That night he’d woken up, hot and sticky, knowing he was going to be sick. He started to cry and after a long time his father came in, blundering round and stubbing his toes before he found the light. He looked up at him, the huge man, looming over the bed. Then, slowly, erupting from his mouth, the jelly babies returned – intact, or very nearly so – while his father stood and gaped.

It must have been quite a sight, Prior thought, helping Sarah out of the cab and turning to pay the driver. Like watching a sea-horse give birth.

Once inside the flat he lit the gas fire and made two mugs of strong sweet tea, while Sarah went to take off her wet clothes. She came back wearing his dressing-gown, shivering from the cold. He sat her down between his knees and towelled her hair.

‘You know you were saying about the bit you liked best? For me it’s your hair,’ he said, feeling his tongue thick and unwieldy, getting in the way of his teeth. ‘It was the first thing I noticed. The different colours.’

‘You told me,’ she said, twisting round. ‘And you needn’t make it sound so romantic. You were wondering which colour was down there. Weren’t you?’

He smiled. ‘Yes.’

They sat sipping their tea. She said, ‘Well, are you going to tell me?’

‘Yes.’ He picked up two handfuls of hair and tugged on them. ‘But it’s worse than you think. I need
you
to tell
me
what happened.’

‘When?’

‘On the boat.’

Her eyes widened, but she didn’t argue. ‘You gave your seat to that woman and got a cup of tea and then you went and stood over by the bar. I didn’t see what
happened then, I was looking at the bank. Then the sun came out and some of the girls went out on deck and this woman thought she ought to go and keep an eye on them. So next time you came back there was a seat next to me. I asked you which bridge we were going under and you didn’t answer. I could see you were in one of your moods. So I left you to it. Then when we got out, that man in the Palm House was waiting at the top of the steps. He said something about me – I honestly didn’t hear what it was – and you hit him. He came back at you, and you lifted your cane and you were obviously going to brain him, so he backed off. He went across the bridge, and you got hold of me and dragged me into the Abbey. I kept saying, “What’s the matter?” I couldn’t get an answer, so I thought, sod it. And I went off and looked at things on me own.’ She waited. ‘Are you telling me you don’t remember all that?’
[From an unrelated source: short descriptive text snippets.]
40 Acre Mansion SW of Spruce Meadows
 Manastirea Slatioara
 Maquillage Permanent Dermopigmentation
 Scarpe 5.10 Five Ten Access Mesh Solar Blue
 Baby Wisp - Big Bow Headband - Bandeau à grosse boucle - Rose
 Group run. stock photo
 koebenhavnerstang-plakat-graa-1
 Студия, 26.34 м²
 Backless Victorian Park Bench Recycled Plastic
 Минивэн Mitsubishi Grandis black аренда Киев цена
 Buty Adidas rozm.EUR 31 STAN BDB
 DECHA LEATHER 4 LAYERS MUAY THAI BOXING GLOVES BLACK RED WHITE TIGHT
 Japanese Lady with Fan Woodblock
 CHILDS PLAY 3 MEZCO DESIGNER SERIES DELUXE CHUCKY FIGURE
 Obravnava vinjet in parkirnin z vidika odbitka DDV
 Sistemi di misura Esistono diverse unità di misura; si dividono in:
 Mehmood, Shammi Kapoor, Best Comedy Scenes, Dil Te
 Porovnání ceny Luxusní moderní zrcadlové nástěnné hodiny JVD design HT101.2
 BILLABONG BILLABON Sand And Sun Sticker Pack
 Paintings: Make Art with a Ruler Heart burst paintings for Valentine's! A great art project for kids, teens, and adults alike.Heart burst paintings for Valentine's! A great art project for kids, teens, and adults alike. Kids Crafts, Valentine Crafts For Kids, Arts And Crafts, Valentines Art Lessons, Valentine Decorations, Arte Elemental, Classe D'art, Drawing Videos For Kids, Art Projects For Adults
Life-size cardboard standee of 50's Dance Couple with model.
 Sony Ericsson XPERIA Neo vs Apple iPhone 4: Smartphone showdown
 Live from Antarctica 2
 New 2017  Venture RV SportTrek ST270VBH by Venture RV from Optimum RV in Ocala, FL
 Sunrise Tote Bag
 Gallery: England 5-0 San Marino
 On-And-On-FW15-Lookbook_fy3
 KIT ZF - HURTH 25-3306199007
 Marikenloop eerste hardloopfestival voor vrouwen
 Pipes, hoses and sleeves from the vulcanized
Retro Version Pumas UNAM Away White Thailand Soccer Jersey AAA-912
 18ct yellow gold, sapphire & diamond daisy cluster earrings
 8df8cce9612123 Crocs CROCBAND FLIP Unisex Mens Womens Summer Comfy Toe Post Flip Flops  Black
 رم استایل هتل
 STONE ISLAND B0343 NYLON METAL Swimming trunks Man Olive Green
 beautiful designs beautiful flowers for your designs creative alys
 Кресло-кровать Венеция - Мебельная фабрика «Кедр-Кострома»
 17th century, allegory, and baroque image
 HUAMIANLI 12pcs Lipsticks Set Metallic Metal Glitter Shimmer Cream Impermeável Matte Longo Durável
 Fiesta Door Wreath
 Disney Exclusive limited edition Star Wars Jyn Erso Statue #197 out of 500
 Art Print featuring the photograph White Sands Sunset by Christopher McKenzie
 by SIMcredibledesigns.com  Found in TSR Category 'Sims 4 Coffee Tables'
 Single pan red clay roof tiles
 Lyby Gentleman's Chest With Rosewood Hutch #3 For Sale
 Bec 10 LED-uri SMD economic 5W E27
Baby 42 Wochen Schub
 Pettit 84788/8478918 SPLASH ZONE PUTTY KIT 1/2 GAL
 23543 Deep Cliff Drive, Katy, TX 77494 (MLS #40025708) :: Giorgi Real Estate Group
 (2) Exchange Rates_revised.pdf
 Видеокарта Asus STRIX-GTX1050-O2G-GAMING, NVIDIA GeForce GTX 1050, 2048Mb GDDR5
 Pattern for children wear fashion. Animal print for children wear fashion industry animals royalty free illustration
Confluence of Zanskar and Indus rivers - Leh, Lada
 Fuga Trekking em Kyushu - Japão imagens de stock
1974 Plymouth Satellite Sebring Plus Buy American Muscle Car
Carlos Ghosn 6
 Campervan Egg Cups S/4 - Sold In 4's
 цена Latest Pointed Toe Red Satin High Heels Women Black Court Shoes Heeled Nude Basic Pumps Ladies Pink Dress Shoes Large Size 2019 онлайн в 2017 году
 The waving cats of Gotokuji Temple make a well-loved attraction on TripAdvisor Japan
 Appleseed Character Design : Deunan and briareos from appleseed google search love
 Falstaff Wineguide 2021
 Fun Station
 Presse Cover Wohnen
‘I remember the first bit.’

‘You don’t remember hitting him?’

‘No.’

‘Who is he?’

‘Doesn’t matter.’

‘It does bloody matter.’

‘It’s got nothing to do with you.’

Her face froze.

As she pulled away, he said, ‘No, look, I didn’t mean it like that.’ He buried his head in his hands. ‘I’ll tell you all about him if you like, but that’s not the bit that matters. What matters is that I can’t remember.’

‘It’s happened before?’

‘It’s been happening for oh… two months.’

He could see her mind busily at work, trying to minimize the significance. ‘But you lost your memory once before, didn’t you? I mean, when you came back from France you said you couldn’t remember anything.’
She switched to a tone of condemnation. ‘You’ve let yourself get run down, that’s what you’ve done.’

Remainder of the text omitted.